*** Given data ***
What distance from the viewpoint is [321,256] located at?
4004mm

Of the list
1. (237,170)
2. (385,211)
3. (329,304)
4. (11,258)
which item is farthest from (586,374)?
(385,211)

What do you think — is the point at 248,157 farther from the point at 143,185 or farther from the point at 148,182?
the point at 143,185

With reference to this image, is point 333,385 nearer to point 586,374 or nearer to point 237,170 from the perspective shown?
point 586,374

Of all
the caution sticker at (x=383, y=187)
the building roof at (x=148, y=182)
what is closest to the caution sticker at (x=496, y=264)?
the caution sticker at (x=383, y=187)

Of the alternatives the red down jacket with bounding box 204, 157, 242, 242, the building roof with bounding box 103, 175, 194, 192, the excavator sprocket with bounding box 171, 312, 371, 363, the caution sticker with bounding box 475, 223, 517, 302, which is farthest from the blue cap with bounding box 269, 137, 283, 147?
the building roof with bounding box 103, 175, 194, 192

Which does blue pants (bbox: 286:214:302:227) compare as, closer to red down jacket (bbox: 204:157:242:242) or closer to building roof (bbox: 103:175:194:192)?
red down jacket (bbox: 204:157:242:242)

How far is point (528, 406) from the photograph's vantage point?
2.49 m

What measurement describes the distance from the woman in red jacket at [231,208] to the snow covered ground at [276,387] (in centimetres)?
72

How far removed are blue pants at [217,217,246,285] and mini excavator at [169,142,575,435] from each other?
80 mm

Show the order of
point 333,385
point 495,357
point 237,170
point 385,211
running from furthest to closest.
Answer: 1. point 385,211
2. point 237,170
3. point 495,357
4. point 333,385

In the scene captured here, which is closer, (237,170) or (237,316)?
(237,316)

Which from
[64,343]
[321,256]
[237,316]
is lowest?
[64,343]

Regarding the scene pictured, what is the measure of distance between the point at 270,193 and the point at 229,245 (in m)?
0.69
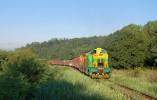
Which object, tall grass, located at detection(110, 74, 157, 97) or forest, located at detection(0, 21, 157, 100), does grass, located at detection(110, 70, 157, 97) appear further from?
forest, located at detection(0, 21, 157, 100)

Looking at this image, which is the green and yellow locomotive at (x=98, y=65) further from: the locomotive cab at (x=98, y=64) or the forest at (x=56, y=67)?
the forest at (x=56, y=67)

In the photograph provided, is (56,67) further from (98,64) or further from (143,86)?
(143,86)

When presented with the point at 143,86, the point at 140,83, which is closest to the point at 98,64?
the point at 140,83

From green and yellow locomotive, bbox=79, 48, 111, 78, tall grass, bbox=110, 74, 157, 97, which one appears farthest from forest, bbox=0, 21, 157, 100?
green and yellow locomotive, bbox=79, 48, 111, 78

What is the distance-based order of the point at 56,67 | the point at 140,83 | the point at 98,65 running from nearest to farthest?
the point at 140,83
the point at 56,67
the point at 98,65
***
*** Given data ***
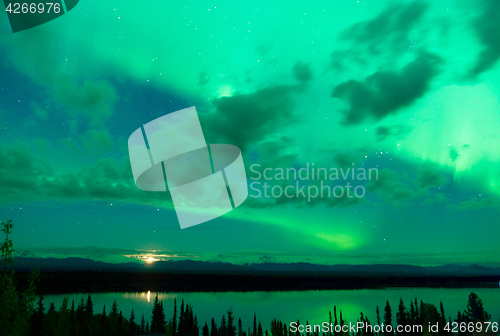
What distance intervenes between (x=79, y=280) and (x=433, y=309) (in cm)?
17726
***
*** Given data ***
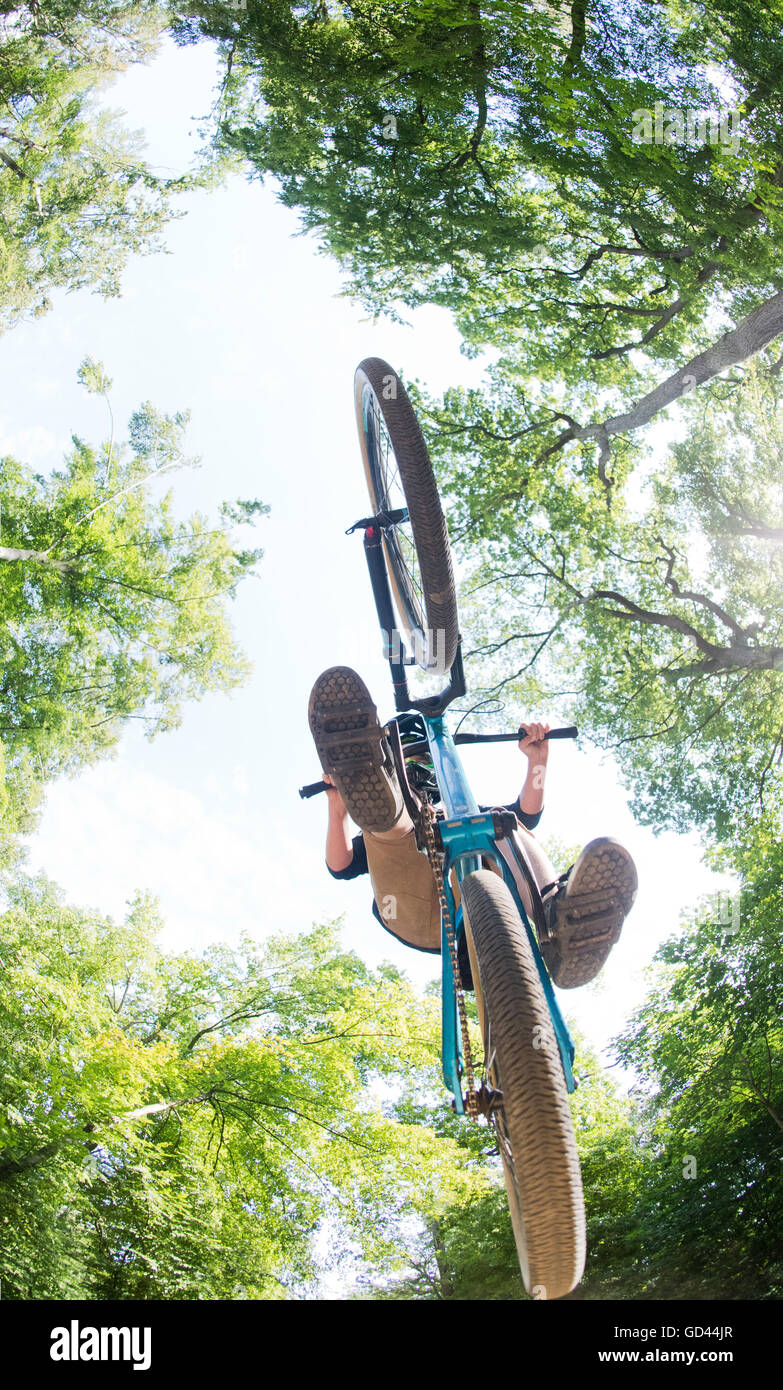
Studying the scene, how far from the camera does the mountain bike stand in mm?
***
• _What to work on_: Show every line of the material above that contains the string "closer", matching case exactly.

• _Solution to this task_:
Which does blue pants (bbox: 286:214:302:227) compare as, closer to red down jacket (bbox: 204:157:242:242) or closer to building roof (bbox: 103:175:194:192)?
In the scene captured here, which is closer, (237,170) or (237,316)?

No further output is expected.